WHERE te."startTime" IS NULL;
Here, stackTrace
is the trace of a thread (named "pool-728-thread-1") of an external library, "greeting provider", which starts another (leaking) thread (named "pool-729-thread-1"),
and parentStackTrace
points to the code in our own application (thread name "executor-thread-0") which started that first thread:
1
2
3
4
5
6
7
8
9
10
11
12
13
14
15
16
17
18
19
20
21
22
23
24
25
26
27
28
29
30
31
32
33
34
35
startTime 2023-02-28 09:15:24.493
grandParentThread executor-thread-0
parentThread pool-728-thread-1
newThread pool-729-thread-1
parentStackTrace java.lang.System$2.start(Thread, ThreadContainer):2528
jdk.internal.vm.SharedThreadContainer.start(Thread):160
java.util.concurrent.ThreadPoolExecutor.addWorker(Runnable, boolean):953
java.util.concurrent.ThreadPoolExecutor.execute(Runnable):1364
java.util.concurrent.AbstractExecutorService.submit(Runnable):123
java.util.concurrent.Executors$DelegatedExecutorService.submit(Runnable):786
com.example.greeting.GreetingService.greet():20
com.example.greeting.GreetingService_ClientProxy.greet()

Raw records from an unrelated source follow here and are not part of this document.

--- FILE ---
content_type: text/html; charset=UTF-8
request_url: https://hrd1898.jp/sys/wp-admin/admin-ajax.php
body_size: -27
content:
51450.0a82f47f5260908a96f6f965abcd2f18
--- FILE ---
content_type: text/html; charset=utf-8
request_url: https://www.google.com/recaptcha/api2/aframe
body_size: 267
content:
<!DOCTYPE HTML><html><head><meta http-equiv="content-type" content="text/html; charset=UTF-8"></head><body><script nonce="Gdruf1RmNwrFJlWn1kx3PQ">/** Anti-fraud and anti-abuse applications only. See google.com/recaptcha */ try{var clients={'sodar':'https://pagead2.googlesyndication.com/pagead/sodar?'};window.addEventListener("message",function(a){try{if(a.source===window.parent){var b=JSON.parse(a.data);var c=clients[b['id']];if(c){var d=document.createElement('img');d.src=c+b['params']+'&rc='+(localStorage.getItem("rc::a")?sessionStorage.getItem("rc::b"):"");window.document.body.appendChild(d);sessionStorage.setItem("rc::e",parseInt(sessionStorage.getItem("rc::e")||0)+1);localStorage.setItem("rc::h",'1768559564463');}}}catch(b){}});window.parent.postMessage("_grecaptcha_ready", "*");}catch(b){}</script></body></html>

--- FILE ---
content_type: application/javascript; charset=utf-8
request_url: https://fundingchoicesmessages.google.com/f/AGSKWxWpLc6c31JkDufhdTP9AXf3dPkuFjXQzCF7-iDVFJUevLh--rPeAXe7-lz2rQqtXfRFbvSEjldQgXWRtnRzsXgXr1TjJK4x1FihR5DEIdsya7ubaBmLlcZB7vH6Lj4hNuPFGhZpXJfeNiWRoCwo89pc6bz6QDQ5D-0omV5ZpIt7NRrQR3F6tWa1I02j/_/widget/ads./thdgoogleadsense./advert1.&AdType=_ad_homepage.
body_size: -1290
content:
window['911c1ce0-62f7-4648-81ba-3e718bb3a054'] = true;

org.acme.GreetingResource.hello():20
null
null
null
null
jdk.internal.reflect.DirectMethodHandleAccessor.invoke(Object, Object[]):104
java.lang.reflect.Method.invoke(Object, Object[]):578
---
stackTrace java.lang.System$2.start(Thread, ThreadContainer):2528
jdk.internal.vm.SharedThreadContainer.start(Thread):160
java.util.concurrent.ThreadPoolExecutor.addWorker(Runnable, boolean):953
java.util.concurrent.ThreadPoolExecutor.execute(Runnable):1364
java.util.concurrent.AbstractExecutorService.submit(Callable):145
java.util.concurrent.Executors$DelegatedExecutorService.submit(Callable):791
com.example.greeting.GreetingProvider.createGreeting():13
com.example.greeting.GreetingProvider_ClientProxy.createGreeting()
com.example.greeting.GreetingService.lambda$greet$0(AtomicReference):21
null
java.util.concurrent.Executors$RunnableAdapter.call():577
java.util.concurrent.FutureTask.run():317
java.util.concurrent.ThreadPoolExecutor.runWorker(ThreadPoolExecutor$Worker):1144
java.util.concurrent.ThreadPoolExecutor$Worker.run():642
java.lang.Thread.run():1589
If the thread hierarchy is even deeper, you could continue down that path and keep joining more and more parent threads until you’ve arrived at the application’s main thread.
I was hoping to leverage recursive query support in Calcite for this purpose,
but as it turned out, support for this only exists in the Calcite RelBuilder
API at the moment,
while the RECURSIVE
keyword is not supported for SQL queries yet.
Equipped with JDK Flight Recorder, JDK Mission Control, and JFR Analytics,
identifying and fixing thread leaks in your Java application is becoming a relatively simple task.
The jdk.JavaThreadStatistics
, jdk.ThreadStart
, and jdk.ThreadEnd
event types are enabled in the default JFR profile,
which is meant for permanent usage in production.
I.e. you can keep a size-capped continuous recording running all the time,
dump it into a file whenever needed, and then start the analysis process as described above.
Taking things a step further, you could also set up monitoring and alerting on the number of active threads,
e.g. by exposing the jdk.JavaThreadStatistics
event via a remote JFR event recording stream,
allowing you to react in real-time whenever the active thread count reaches an unexpected high level.